### Text

Early Life in the Highlands

Neil Gunn was born on the 8th November 1891 in the Caithness fishing village of Dunbeath on the north east coast of the county. He spent his childhood in the village and its surroundings, which acted as a backdrop for such novels as Morning Tide, Highland River and The Silver Darlings. After completing his schooling at the local school he moved to Galloway to continue his studies under a private tutor engaged by an elder sister married to a local doctor. After successfully passing his entry examinations for the Civil Service, he had postings to London and Edinburgh before his return in 1921 to the Highlands as a Customs and Excise Officer.

### Data shown
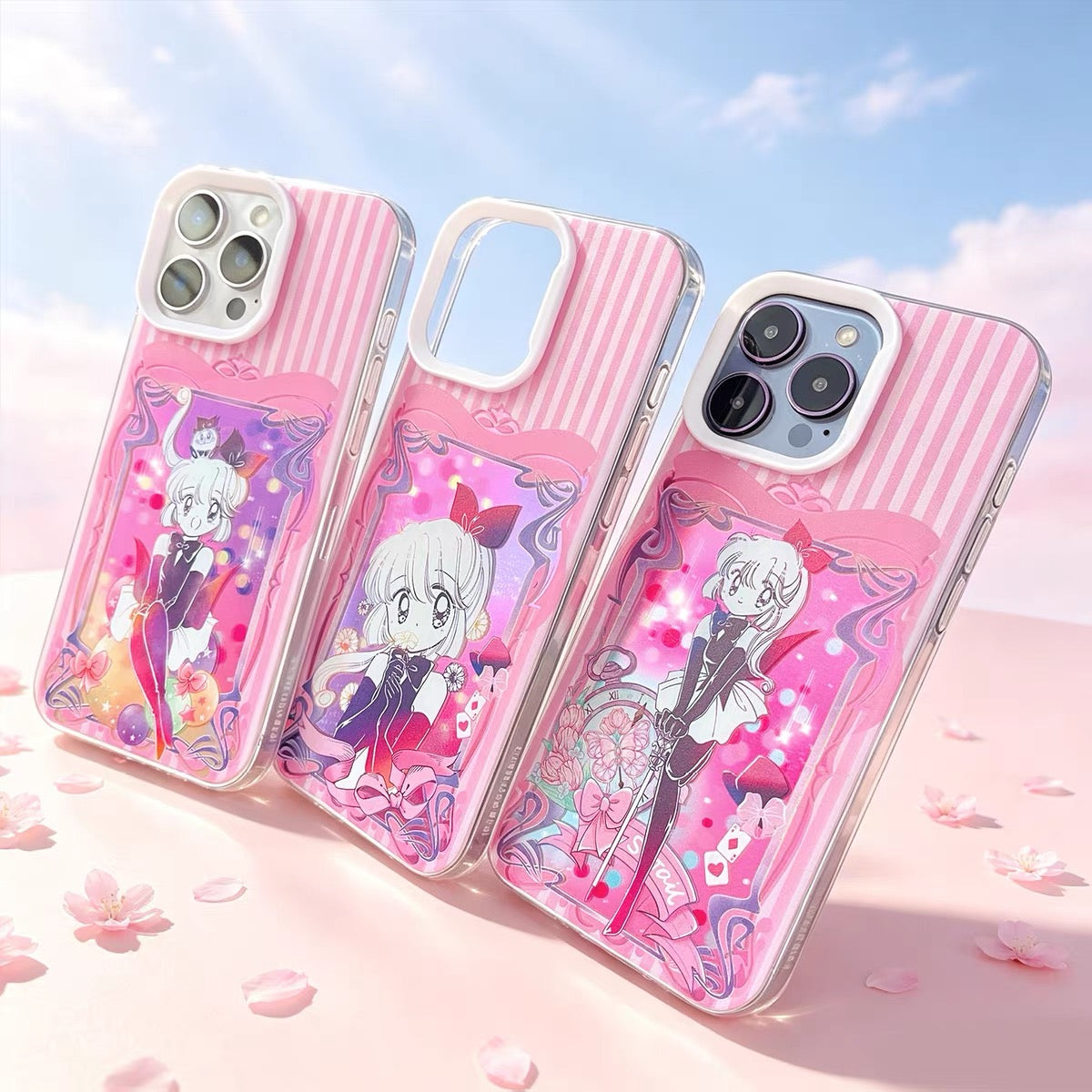 Japanese Comic Saint Tail Laser Case | Part2 Pink Stripe 3 Styles - Phone Case Samsung Galaxy S26 S25 S24 S23 S22 S21 FE Ultra Edge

### Work request 1
Write out the Neil Gunn text again, starting at "Neil Gunn was" and ending at "and Excise Officer.", with "Ayrshire" put in place of "Galloway".
### Work request 2
In the Neil Gunn text, who engaged the private tutor he studied under?
### Work request 3
Pick up the Neil Gunn text after its last sentence and keep writing.
The lines have nothing to do with what you're asked to do here.

### Written reply 1
Neil Gunn was born on the 8th November 1891 in the Caithness fishing village of Dunbeath on the north east coast of the county. He spent his childhood in the village and its surroundings, which acted as a backdrop for such novels as Morning Tide, Highland River and The Silver Darlings. After completing his schooling at the local school he moved to Ayrshire to continue his studies under a private tutor engaged by an elder sister married to a local doctor. After successfully passing his entry examinations for the Civil Service, he had postings to London and Edinburgh before his return in 1921 to the Highlands as a Customs and Excise Officer.

### Written reply 2
An elder sister of his who was married to a local doctor.

### Written reply 3
Gunn and the Scottish Renaissance

In the 1920s Gunn began to write short stories, poems and essays for literary journals. His first novel, the Grey Coast, was published in 1926, and it was followed in 1931 by the highly acclaimed novel Morning Tide. His success brought him into contact with modernist writers who had  turned away from 19th century traditional writing to espouse a more realistic and valid interpretation of Scottish life and moeurs of their own era in their poetry and prose. They represented a development that came to be known as the Scottish Literary Renaissance. These  writers included such well known names as Hugh McDiarmid, Naomi Mitchison,Lewis Crassic Gibbon, Eric Linklater and Edwin Muir. One of the aims of the Renaissance was to establish a national printing press for Scotland. Two of Gunn's early novels, Morning Tide and Lost Glen, were published by the newly formed Porpoise Press. An interest in Scottish nationalism led Gunn to take an active part in the formation of what became  the Scottish National  Party. His interest in politics waned after the outbreak of the 2nd World War. In his later novels he concentrated more on the philosophical and spiritual aspects of living in a rapidly changing world.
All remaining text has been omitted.